What there wasn't, Ben determined after a quick inspection of the desk and its environs, was the pile of work Dolores had left for Hayley It wasn't on the fairy-occupied shelf or on the computer stand. It wasn't in any of the desk drawers. Ah, here it was, along with Friday's mail, on top of the cabinet by the window where Dolores kept computer paper and toner. The mail consisted of the usual publishers’ brochures and conference announcements and a postcard from Bruce and Sissy Federman in Majorca, showing an assortment of tapas displayed on a red tablecloth. “Off the beaten track in Cala Figuera,” Federman had scrawled diagonally. The
pile of work appeared untouched, still bound by a stout rubber band and tagged with a yellow sticky marked “Urgent.” Nothing looked too pressing. But no, here was a thick interoffice packet from the dean. Opening it, he found a stack of impenetrable SCAC material, tabulations and graphs printed in pink or green or yellow (one of his rules of thumb was that anything in color could safely be ignored), copies of letters to the dean from various state officials, congratulating her on Lola's high levels of compliance with the program directives—the kind of stuff he'd been tossing into the recycling box for a year now. But the cover letter, he saw from a quick perusal, was important. The dean was giving the faculty notice that the SCAC inspectors were expected on campus some day next week. (That meant
this
week, he realized.) They'd be talking to faculty in the halls, interviewing students, dropping in unannounced on classes. He found a sticky, a highly visible pink one, wrote out “Please Alert Faculty, Very Important” and left the letter on Hayley's desk, right in the center of the blotter where she couldn't fail to notice it.

He retreated to the door of his office, turned, and took in the fairy display once again. Call Dolores. That was the thing to do. Ask if there was any way to fire an employee. He couldn't remember a precedent, but there had to be one. He thought of Mitten-Kurz and how he'd like to walk over to her office right now and knock over some of her plants. Yes. And then he'd take that forty-pound sack of fertilizer she kept propped up in the corner and upend it over her desk.
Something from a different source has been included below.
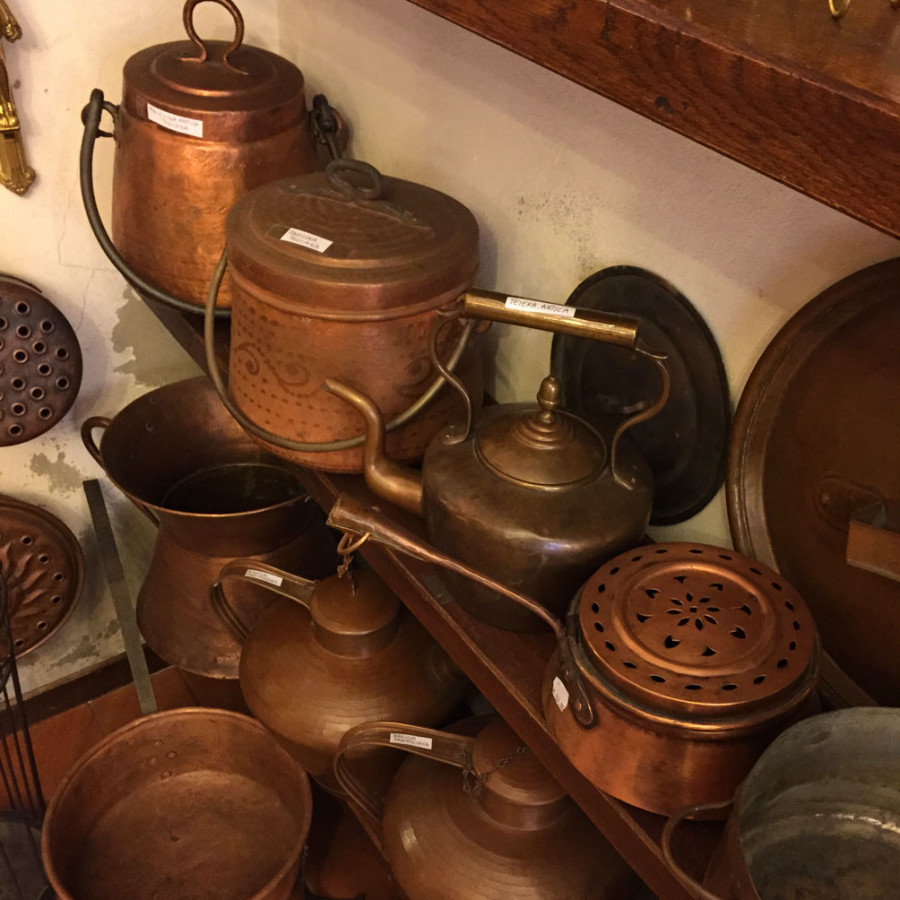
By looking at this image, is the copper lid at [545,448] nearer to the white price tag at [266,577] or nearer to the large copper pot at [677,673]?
the large copper pot at [677,673]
But here was Hayley now, arriving for work at—what was it?—ten thirty-three. He'd made up his mind to confront her about her lateness, but one look at her silenced him. She was flushed, unwell. Her eyes were red-rimmed and swollen. She had
the look of someone who'd spent a sleepless night, the look of someone so distraught she hardly knew where she was. He saw that this was not the moment to say anything about lateness or to demand she take down the fairy display or to chide her for the work she'd left undone. “Are you … ?” he began, but she had turned her back to him and was closing the door. She did this deliberately and theatrically, using both hands and throwing her back into it, as if simultaneously closing this particular door and pantomiming the closing of an imaginary door. Turning back to face him she said, “May I have a word with you?” in a dangerously flat monotone.

“Of course,” said Ben.

“A
private
word?” said Hayley. “In your
office?”

“Certainly.” Ben led the way. There was nobody else around, so any word she had with him would be private by definition, but never mind; there was no reason not to oblige. He ushered her into the office, sat down behind his desk, gestured at a chair. Hayley shook her head. She stood in front of the desk, head lowered, hands twisting. “A problem?” he asked. “Something I can help you with?”

Hayley's lower lip was quivering. Tears were leaking from her eyes. “Everything all right?” Ben asked stupidly, standing up to push the Kleenex box in her direction. She examined it blankly, as if it were a brick or a loaf of bread, then seemed to recognize it. She took a tissue, wadded it tightly in her fist. “She is the snippiest, rudest …” She was weeping openly now. Tears were actually popping from the corners of her eyes. Projectile weeping; Isaac used to do that. “She has no regard,” she wailed. “She has no respect.”

Her daughter? Who was this? “Who is this?” Ben asked.

“Rhoda…”
She exhaled the word in a voiceless whisper.